Significant decision by the Appellate Division of the High Court of Singapore: POA Recovery v Yau Kwok Seng  SGHC(A) 2
The Court held that a special purpose vehicle (SPV) who was assigned the claims of various investors who alleged fraud has locus standi to pursue the claims.
An issue arose as to whether the claims which were retrospectively assigned after the date of the writ are permissible. However, the court considered itself bound by the Court of Appeal decision in The Jarguh Sawit  3 SLR(R) 829, which permitted such claims, although the reasoning and authorities cited was doubted later in BXH v BXI  1 SLR 1043 (CA).

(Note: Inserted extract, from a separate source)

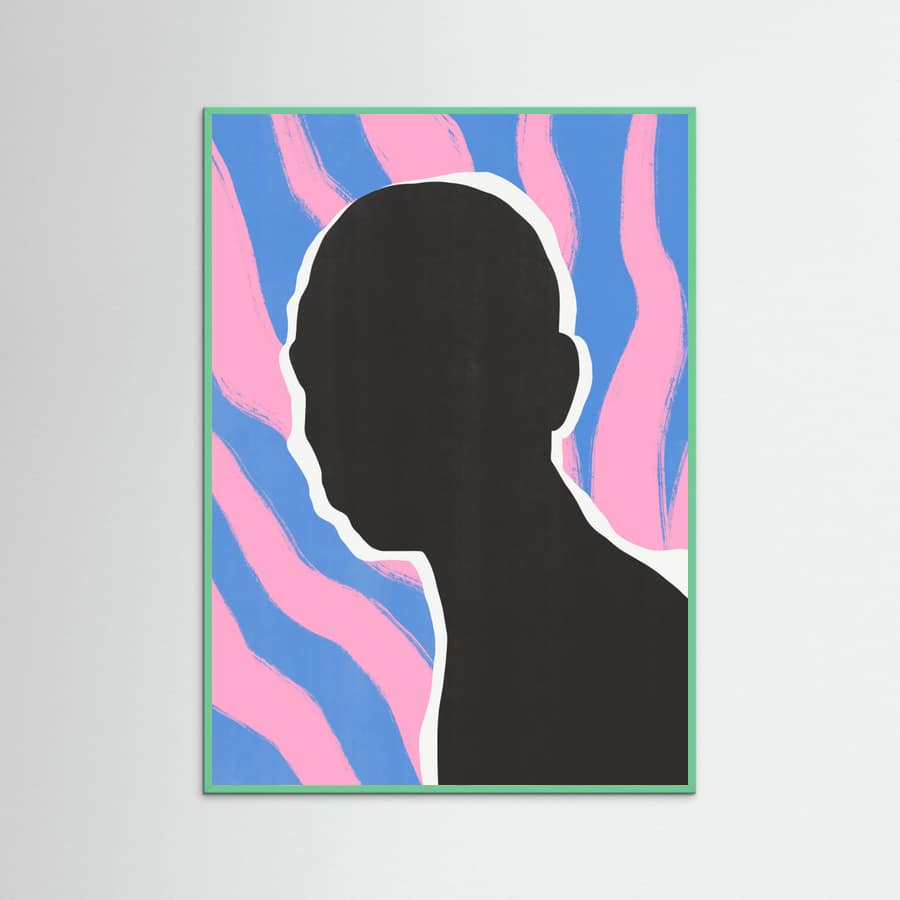 Poster Anonymous Portrait In Stripes – poster e stampa artistica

The Court held that this SPV scheme did not violate the rules on maintenance and champerty. The public policy principles underlying those doctrines to protect the purity of justice and the interest of vulnerable litigants were violated by use of an SPV per se. There was no element of impropriety: no surreptitious third-party funder controlling proceedings or third-party wagering on the litigation.
Indeed, the Court considered that this approach may be practicably more efficient than having a representative action (O 15 r 12) or filing multiple writs and then consolidating the actions (O 15 r 4).
The other concern of the SPV cost-proofing itself could be addressed by way of security for costs.
Even if the rules on maintenance and champerty are triggered, the exception in Re Vanguard Energy Pte Ltd  4 SLR 597 (HC) probably applies. Considering the totality of the circumstances here, the SPV was formed solely for the genuine commercial interest of being a convenient tool to pursue the investors’ claims.
On the facts, however, the Court dismissed the claim for fraud.
Also, the Court took a minor issue with the various deeds of assignment not actually being adduced in the documentary evidence or record of appeal.